7 changes to improve your ITSM knowledge management
As already mentioned, knowledge management success can be challenging. AI-based capabilities can help reduce some knowledge management issues – for example, making access to knowledge easier, making knowledge easier to consume, identifying knowledge gaps, and filling knowledge gaps. However, the following changes will improve the effectiveness of your IT organisation’s knowledge management capabilities:
- Ensure that everyone involved understands the importance and difficulties of knowledge management. The latter includes that “people always know more than they can say, and they will always say more than they can write down”, “people only know what they know when they need to know it”, and “knowledge can only be volunteered it cannot be conscripted”.

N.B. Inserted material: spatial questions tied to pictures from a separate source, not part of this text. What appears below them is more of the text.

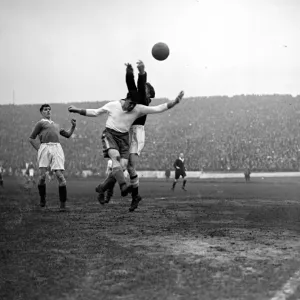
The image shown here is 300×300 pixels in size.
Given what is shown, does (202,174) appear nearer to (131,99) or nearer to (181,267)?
(131,99)

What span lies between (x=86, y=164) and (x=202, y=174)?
40.9 ft

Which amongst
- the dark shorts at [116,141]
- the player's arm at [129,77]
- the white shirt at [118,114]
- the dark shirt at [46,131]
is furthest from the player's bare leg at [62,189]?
the player's arm at [129,77]

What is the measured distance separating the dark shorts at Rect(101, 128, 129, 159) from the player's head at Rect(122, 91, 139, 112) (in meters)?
0.52

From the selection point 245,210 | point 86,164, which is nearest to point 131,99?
point 245,210

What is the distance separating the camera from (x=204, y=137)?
57219 mm

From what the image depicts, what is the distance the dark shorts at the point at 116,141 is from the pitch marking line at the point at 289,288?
5910 mm

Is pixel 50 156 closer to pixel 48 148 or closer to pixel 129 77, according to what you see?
pixel 48 148

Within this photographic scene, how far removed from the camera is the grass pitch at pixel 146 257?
4.27m

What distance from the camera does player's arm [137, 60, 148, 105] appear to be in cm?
998

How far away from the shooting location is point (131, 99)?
1021 centimetres

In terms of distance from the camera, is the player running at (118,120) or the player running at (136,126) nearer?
the player running at (118,120)

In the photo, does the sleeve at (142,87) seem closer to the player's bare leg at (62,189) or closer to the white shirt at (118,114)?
the white shirt at (118,114)

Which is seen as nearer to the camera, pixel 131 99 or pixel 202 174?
pixel 131 99

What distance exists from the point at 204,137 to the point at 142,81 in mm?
47429
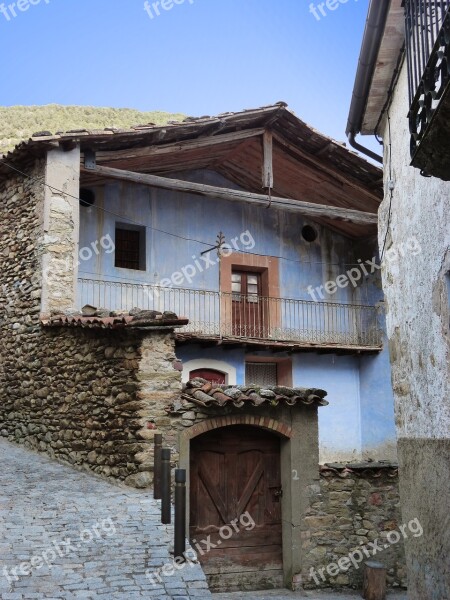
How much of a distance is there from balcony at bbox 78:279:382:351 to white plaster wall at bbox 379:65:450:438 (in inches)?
275

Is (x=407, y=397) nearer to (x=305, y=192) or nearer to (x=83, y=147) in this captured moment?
(x=83, y=147)

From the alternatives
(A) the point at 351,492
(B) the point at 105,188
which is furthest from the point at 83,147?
(A) the point at 351,492

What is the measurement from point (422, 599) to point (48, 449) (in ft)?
21.1

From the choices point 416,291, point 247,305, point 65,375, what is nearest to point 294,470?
point 65,375

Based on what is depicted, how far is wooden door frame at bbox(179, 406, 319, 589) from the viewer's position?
31.1 ft

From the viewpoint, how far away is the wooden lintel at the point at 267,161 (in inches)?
533

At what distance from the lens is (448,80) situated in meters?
3.29

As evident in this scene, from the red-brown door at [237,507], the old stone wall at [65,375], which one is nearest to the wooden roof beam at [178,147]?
the old stone wall at [65,375]

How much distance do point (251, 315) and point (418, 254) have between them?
9.70 meters

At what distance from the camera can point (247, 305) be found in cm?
1541

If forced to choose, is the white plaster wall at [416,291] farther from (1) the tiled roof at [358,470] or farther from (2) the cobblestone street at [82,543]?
(1) the tiled roof at [358,470]

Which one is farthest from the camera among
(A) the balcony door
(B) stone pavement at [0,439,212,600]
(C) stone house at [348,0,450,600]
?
(A) the balcony door

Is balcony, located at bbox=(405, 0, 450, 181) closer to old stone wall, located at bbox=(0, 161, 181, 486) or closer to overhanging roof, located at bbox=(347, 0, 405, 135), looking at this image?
overhanging roof, located at bbox=(347, 0, 405, 135)

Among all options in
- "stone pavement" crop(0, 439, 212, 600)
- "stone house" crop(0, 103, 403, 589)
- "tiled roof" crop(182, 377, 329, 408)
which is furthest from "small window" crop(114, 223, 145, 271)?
"stone pavement" crop(0, 439, 212, 600)
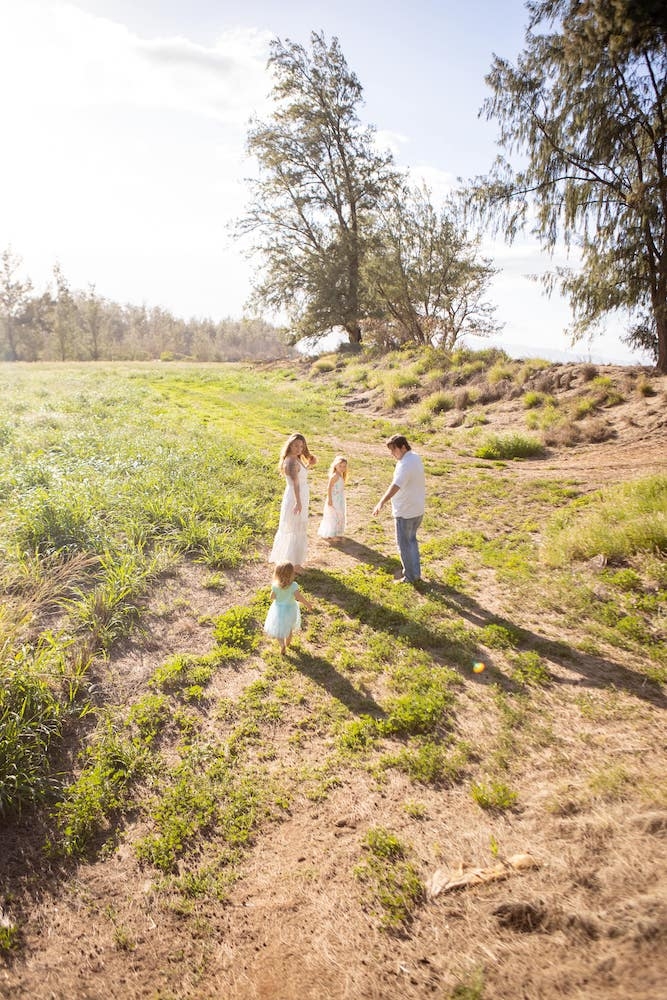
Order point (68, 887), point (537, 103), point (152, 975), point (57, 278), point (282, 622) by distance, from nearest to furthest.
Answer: point (152, 975)
point (68, 887)
point (282, 622)
point (537, 103)
point (57, 278)

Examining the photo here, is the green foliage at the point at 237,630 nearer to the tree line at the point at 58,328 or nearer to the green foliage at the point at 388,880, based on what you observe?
the green foliage at the point at 388,880

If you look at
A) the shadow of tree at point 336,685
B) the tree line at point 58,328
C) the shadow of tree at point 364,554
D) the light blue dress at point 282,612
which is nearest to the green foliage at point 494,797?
the shadow of tree at point 336,685

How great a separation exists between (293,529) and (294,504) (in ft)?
1.44

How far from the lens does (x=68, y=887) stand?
3.42 meters

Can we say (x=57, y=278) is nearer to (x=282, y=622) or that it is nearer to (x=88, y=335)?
(x=88, y=335)

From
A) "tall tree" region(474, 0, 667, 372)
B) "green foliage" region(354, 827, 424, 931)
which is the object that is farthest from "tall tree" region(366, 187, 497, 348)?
"green foliage" region(354, 827, 424, 931)

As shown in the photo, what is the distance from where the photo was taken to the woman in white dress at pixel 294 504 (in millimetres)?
6965

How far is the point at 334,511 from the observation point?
8.80 m

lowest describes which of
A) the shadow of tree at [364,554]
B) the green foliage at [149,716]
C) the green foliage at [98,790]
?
the green foliage at [98,790]

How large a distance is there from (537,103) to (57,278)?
163 ft

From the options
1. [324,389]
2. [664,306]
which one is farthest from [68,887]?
[324,389]

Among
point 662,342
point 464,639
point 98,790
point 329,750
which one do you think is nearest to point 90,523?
point 98,790

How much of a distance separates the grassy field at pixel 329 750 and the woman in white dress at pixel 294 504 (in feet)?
1.78

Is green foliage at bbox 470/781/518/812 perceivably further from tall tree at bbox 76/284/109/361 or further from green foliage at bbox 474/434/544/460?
tall tree at bbox 76/284/109/361
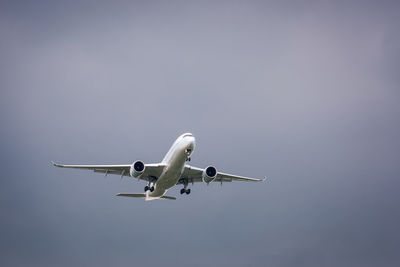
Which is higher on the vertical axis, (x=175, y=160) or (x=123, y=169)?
(x=175, y=160)

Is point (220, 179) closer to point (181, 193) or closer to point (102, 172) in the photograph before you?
point (181, 193)

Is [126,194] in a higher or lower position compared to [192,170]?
lower

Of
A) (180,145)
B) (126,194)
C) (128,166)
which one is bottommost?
(126,194)

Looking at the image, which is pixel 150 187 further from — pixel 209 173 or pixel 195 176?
pixel 209 173

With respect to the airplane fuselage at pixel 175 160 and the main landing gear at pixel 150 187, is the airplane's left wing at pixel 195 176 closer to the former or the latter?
the airplane fuselage at pixel 175 160

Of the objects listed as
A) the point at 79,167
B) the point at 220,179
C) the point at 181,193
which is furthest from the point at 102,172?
the point at 220,179

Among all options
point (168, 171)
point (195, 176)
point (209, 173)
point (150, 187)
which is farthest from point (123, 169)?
point (209, 173)

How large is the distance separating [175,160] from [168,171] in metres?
1.90

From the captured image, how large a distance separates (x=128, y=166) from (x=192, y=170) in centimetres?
637

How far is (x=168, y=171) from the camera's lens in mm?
45594

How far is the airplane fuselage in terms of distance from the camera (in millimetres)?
43219

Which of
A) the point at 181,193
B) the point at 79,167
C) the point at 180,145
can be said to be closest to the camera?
the point at 180,145

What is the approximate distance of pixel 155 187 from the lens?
49.3m

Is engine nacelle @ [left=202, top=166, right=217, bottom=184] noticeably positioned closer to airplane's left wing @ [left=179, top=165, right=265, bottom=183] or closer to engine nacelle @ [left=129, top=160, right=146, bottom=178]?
airplane's left wing @ [left=179, top=165, right=265, bottom=183]
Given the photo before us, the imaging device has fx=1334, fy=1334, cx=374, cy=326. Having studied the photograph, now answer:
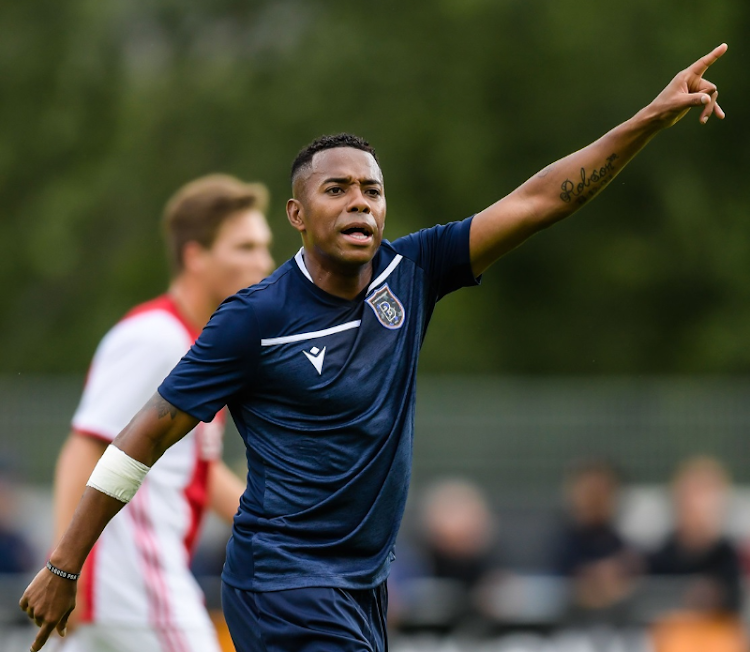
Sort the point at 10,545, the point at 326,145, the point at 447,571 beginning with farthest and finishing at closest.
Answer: the point at 10,545 → the point at 447,571 → the point at 326,145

- Move the focus from knowledge management to knowledge exploitation. Make knowledge management about exploiting the value of knowledge and not simply adopting processes related to its capture and management.
- Invest in people change. Despite the benefits of enabling technology, knowledge management is ultimately about people and requires organisational change management (OCM) tools and techniques to succeed. OCM helps remove change resistance factors, such as the fear of the unknown.

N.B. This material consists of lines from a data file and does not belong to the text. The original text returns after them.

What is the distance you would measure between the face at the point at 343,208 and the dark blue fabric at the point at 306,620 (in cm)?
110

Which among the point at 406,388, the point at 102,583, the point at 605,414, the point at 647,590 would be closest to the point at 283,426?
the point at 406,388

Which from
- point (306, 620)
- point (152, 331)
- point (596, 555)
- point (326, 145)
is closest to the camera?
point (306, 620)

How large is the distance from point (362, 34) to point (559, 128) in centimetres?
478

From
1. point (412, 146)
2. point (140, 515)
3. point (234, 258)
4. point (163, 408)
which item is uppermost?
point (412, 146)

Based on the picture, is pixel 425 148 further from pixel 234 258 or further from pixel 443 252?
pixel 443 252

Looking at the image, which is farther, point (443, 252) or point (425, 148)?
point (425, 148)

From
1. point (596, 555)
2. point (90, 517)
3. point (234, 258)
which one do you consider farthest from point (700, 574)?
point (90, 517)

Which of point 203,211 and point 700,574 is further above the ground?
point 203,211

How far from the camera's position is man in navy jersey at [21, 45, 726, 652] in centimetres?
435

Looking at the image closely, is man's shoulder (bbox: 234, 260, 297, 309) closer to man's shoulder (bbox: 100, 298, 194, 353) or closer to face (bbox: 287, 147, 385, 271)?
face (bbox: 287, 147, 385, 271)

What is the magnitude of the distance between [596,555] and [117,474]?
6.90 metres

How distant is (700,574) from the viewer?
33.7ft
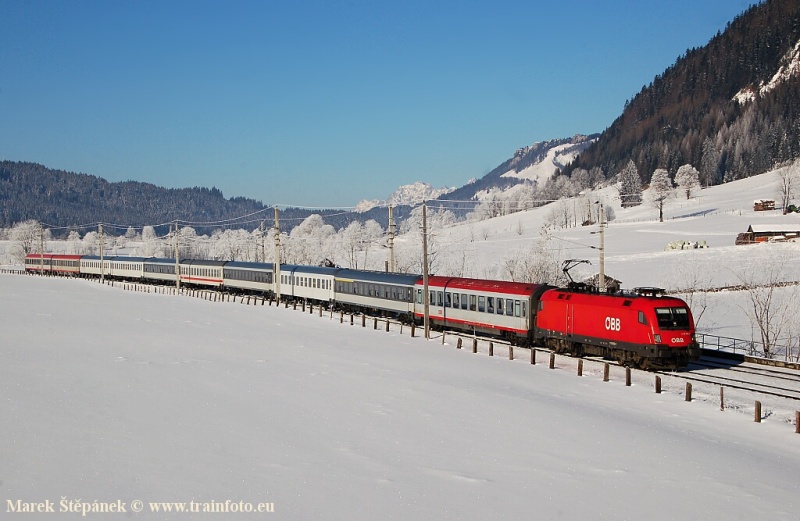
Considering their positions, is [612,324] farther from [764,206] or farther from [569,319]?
[764,206]

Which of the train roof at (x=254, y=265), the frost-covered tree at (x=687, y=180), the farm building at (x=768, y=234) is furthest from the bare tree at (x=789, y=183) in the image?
the train roof at (x=254, y=265)

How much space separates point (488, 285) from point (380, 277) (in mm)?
12452

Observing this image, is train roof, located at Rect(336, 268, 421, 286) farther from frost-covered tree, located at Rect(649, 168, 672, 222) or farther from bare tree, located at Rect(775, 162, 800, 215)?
frost-covered tree, located at Rect(649, 168, 672, 222)

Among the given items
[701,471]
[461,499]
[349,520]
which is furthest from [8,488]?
[701,471]

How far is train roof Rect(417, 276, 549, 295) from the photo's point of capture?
3397 cm

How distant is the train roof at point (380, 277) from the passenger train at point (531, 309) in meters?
0.10

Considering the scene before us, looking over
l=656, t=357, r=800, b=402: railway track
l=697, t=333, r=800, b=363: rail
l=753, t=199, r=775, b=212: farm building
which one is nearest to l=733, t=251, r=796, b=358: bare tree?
l=697, t=333, r=800, b=363: rail

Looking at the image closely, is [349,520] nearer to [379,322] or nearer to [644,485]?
[644,485]

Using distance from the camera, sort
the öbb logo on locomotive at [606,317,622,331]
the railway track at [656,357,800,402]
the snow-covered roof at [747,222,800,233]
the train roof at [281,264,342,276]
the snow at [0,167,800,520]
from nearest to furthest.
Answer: the snow at [0,167,800,520] → the railway track at [656,357,800,402] → the öbb logo on locomotive at [606,317,622,331] → the train roof at [281,264,342,276] → the snow-covered roof at [747,222,800,233]

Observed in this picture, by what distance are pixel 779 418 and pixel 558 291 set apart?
1227 centimetres

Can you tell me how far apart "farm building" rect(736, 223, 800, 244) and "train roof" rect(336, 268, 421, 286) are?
64.5m

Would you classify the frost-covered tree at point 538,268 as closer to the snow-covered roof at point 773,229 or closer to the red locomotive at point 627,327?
the snow-covered roof at point 773,229

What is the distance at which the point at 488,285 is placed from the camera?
3678 cm

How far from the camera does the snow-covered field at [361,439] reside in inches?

- Embed the knowledge management capabilities into business-as-usual (BAU) activities. If they aren’t embedded, the creation and use of knowledge could easily be secondary activities that aren’t undertaken as much as they should be.
- Include knowledge-related elements in employee performance management frameworks. This change raises the importance of knowledge management and improves the likelihood of knowledge sharing and use uptake. These performance metric changes will drive the right employee behaviours in the context of knowledge management.
- Avoid “unhelpful” knowledge articles. This is commonly where knowledge articles are created to show how much the subject matter expert (SME) knows rather than to help others. People seeking help shouldn’t need to read excessive volumes of text or seek third-party explanations. If required, generative AI can be used to create more consumable summaries from unnecessarily long knowledge articles.
- Use new technologies to improve knowledge management. This can, for example, cover the breadth of access methods and the quality of search capabilities. Plus, it doesn’t always need to relate to knowledge articles – for example, identifying SMEs based on their work.